Aberdeen South MP Callum McCaig has asked for clarification over a claim by the prime minister that carbon capture and storage (CCS) technology “isn’t working”.
Speaking in the Commons chamber yesterday, the SNP’s energy spokesman at Westminster raised the issue of the shock decision to axe a £1billion competition for development money.
He suggested that the prime minister and his energy secretary were contradicting each other on the subject.
Plans to build a ground-breaking CCS plant at Peterhead came to a halt following the move, announced to the Stock Exchange on the same day as the chancellor’s spending review.
Speaking during energy and climate change questions, Mr McCaig said: “The prime minister said to me at prime minister’s questions ‘You have to make decisions about technology that works and technology that isn’t working’.
“How was that assessment made given that the competition had not yet been completed?”
Energy Secretary Amber Rudd insisted the technology had not been ruled out, pointing to investments in early-start CCS through the entrepreneur fund.
She also highlighted the industrialised CCS projects operating and testing in Teesside.
The Tory minister added: “It was a difficult decision made in a difficult spending round.

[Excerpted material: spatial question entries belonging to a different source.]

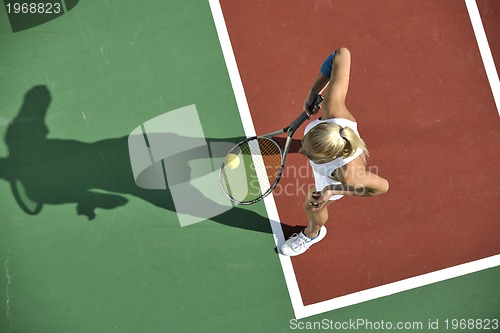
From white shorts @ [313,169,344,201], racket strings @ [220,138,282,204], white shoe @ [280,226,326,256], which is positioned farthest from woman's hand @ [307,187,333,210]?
racket strings @ [220,138,282,204]

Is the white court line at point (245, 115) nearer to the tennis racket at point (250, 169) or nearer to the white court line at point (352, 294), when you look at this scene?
the white court line at point (352, 294)

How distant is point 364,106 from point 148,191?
9.36 feet

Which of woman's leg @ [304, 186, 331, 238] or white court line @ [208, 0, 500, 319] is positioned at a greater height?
woman's leg @ [304, 186, 331, 238]

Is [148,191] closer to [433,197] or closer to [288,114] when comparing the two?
[288,114]

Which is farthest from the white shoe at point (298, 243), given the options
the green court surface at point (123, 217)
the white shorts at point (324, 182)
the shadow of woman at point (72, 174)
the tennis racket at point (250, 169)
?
the white shorts at point (324, 182)

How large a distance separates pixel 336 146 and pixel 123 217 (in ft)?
10.1

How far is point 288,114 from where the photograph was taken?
18.7 ft

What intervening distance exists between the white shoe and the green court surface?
0.21 metres

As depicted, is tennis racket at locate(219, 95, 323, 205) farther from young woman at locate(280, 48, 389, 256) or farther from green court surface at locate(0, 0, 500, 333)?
young woman at locate(280, 48, 389, 256)

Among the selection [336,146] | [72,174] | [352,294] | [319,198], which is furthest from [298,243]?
[72,174]

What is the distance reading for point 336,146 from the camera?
369 cm

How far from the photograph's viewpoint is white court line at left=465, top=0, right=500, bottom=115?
579cm

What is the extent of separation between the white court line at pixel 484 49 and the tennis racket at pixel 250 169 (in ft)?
9.01

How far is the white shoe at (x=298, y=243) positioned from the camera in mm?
5445
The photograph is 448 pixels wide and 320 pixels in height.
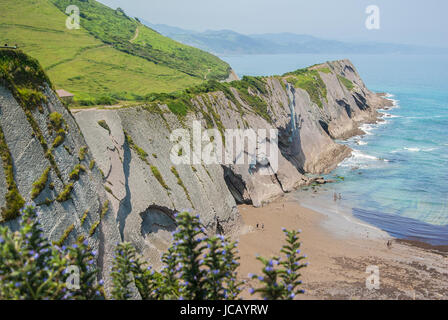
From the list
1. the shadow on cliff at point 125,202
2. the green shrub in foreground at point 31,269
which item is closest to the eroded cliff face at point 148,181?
the shadow on cliff at point 125,202

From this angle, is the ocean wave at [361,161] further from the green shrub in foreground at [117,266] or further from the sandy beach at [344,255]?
the green shrub in foreground at [117,266]

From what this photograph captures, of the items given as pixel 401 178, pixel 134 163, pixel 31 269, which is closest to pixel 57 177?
pixel 134 163

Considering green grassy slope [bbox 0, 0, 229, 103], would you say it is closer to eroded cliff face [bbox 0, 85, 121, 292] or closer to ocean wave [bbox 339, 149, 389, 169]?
eroded cliff face [bbox 0, 85, 121, 292]

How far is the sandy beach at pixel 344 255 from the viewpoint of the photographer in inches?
1067

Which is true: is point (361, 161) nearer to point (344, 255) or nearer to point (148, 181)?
point (344, 255)

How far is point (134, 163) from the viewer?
98.7 ft

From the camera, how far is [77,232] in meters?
19.2

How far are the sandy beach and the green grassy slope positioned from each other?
32.5m

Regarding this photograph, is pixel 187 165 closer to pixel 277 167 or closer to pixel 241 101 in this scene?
pixel 277 167

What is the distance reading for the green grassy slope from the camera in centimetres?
6925

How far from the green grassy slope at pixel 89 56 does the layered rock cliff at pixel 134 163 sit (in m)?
20.4

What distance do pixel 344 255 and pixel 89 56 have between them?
3087 inches
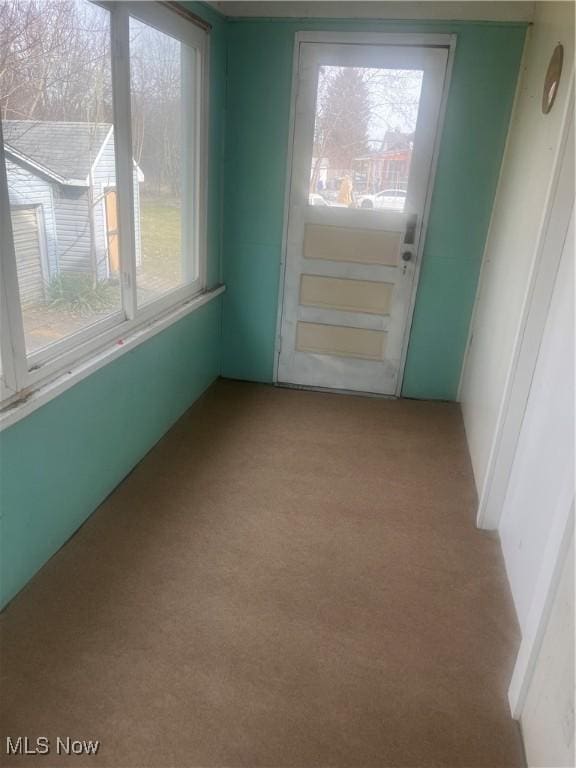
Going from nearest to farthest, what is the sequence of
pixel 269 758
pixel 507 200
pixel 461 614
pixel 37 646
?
pixel 269 758 → pixel 37 646 → pixel 461 614 → pixel 507 200

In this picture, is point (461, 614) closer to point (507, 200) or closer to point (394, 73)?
point (507, 200)

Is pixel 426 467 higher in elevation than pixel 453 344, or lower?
lower

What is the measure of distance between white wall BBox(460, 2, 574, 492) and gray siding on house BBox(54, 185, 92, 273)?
1.74 metres

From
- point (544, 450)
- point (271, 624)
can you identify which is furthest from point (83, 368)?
point (544, 450)

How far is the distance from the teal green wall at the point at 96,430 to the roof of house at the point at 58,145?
78 cm

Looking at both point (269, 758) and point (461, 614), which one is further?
point (461, 614)

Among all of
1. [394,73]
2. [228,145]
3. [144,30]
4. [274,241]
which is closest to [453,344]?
[274,241]

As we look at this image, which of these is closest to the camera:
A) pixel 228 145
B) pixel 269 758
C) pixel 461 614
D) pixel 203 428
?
pixel 269 758

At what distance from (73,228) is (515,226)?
2003 millimetres

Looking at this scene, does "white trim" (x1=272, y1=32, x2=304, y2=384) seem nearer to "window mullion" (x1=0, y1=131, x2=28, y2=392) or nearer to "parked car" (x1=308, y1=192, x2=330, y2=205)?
"parked car" (x1=308, y1=192, x2=330, y2=205)

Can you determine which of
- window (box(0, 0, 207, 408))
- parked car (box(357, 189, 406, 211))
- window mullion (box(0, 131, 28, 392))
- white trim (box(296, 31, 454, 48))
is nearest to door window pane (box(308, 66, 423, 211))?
parked car (box(357, 189, 406, 211))

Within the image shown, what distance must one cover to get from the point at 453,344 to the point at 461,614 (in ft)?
6.60

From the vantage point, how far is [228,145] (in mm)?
3346

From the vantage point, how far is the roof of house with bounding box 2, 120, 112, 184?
165cm
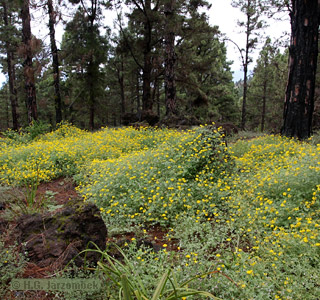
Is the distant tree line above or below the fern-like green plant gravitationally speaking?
above

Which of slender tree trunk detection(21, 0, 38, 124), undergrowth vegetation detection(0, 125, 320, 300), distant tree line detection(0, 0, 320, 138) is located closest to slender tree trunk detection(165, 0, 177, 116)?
distant tree line detection(0, 0, 320, 138)

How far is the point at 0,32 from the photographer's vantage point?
1753 centimetres

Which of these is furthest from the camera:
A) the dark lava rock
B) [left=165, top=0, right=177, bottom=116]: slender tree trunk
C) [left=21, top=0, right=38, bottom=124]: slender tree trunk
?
[left=21, top=0, right=38, bottom=124]: slender tree trunk

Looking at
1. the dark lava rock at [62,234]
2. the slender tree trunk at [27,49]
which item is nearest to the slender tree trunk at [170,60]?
the slender tree trunk at [27,49]

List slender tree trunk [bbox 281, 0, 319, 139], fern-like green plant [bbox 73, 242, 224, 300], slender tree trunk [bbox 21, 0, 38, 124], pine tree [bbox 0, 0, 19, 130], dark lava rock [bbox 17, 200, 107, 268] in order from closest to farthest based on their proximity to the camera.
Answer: fern-like green plant [bbox 73, 242, 224, 300] < dark lava rock [bbox 17, 200, 107, 268] < slender tree trunk [bbox 281, 0, 319, 139] < slender tree trunk [bbox 21, 0, 38, 124] < pine tree [bbox 0, 0, 19, 130]

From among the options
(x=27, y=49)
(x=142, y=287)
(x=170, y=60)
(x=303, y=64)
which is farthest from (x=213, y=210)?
(x=27, y=49)

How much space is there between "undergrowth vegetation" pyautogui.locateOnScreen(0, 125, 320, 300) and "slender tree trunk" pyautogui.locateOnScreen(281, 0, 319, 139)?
8.07ft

“Nonetheless, we recognise that carbon capture and storage will still have an important future in a low carbon economy.”
Mr McCaig replied: “The prime minister said that CCS was not working, but you say that it will work, so one of you is clearly wrong.”
He also asked why if small-scale nuclear reactors constitute technology that “is working” did it require £250million of taxpayers’ money.
Ms Rudd highlighted the UK Government’s investment in innovation.
Afterwards Mr McCaig said it was clear if CCS had a future, it would not be in Scotland, but elsewhere, adding: “Peterhead could have been a world leader.”